Meantime, it is up to the EPO management to enhance the expertise of Examiners in AI technology. As explained above, this is critical for a proper assessment of the disclosure requirement and it is all the more necessary as AI technology has been moving quickly and it is implemented in constantly broadening fields of technology.

5. Training data : GIGO — or “garbage in, garbage out”

The significance of the disclosure requirement of training data for AI emphasised by decision T0161/18 cannot be overstated.

As stated by an AI expert^{ODSC Open Data Source October 24, 2019 Garbage In, Garbage Out : Automated Machine Learning Begins with Quality Data at https://medium.com/@ODSC/garbage-in-garbage-out-automated-machine-learning-begins-with-quality-data-70471cb33748}, "GIGO — or ‘garbage in, garbage out’ — has been the programmer’s mantra since the dawn of computing, with meaning that computers and systems are only as good as the information that is fed into them.

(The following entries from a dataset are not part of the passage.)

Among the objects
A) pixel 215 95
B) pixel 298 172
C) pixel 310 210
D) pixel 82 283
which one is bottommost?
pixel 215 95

It’s no secret that machine learning methods are highly dependent on the quality of the data they receive as input. If you think of machine learning as a manufacturing process, the higher the quality of the input data, the more likely it is that the final product is of high quality as well. This relationship presents a big challenge to analytics teams when it comes to figuring out the right data for helping to solve business problems. It is necessary for those teams to prepare all datasets to achieve a machine learning process free of errors. This involves setting up quality standards and fixing data issues like missing values or columns with low statistical variance, as well as selecting the right data types, removing duplicate data, and more. Automated machine learning can assist with this.

According to the CrowdFlower survey, data preparation and cleaning take roughly 60% of the time of data scientists and analytics professionals. This does not take into account the time needed to first collect and aggregate the required data for the problem at hand. However, data preparation is critical, as the efficacy of machine learning algorithms directly depends on the quality of the inputs as well as their relevance to the use case.”

Other AI experts tellingly depict training data as “the Achilles’ heel of AI”^{Schmelzer, R. The Achilles’ heel of AI, March 7, 2019 at https://www.forbes.com/sites/cognitiveworld/2019/03/07/the-achilles-heel-of-ai/#273c53927be7". The author provides a detailed analysis of the tasks involved in the preparation of training data.} or “the lifeblood of AI”^{Menendez, C. Data is the lifeblood of AI, but how do you collect it? Infoworld August 8, 2018 at https://www.infoworld.com/article/3296044/data-is-the-lifeblood-of-ai-but-how-do-you-collect-it.html.}.

Conclusion

Decision T0161/18 deserves great attention from practitioners as the Board has raised of its own motion the requirement of Article 83 EPC for the lack of disclosure of training data in an AI case. Future decisions will no doubt provide guidance as to how satisfy this requirement, a prominent issue in AI cases given the criticality of training data for the efficient operation of an AI tool and it can be expected that future revisions of the Guidelines will incorporate insights on this issue.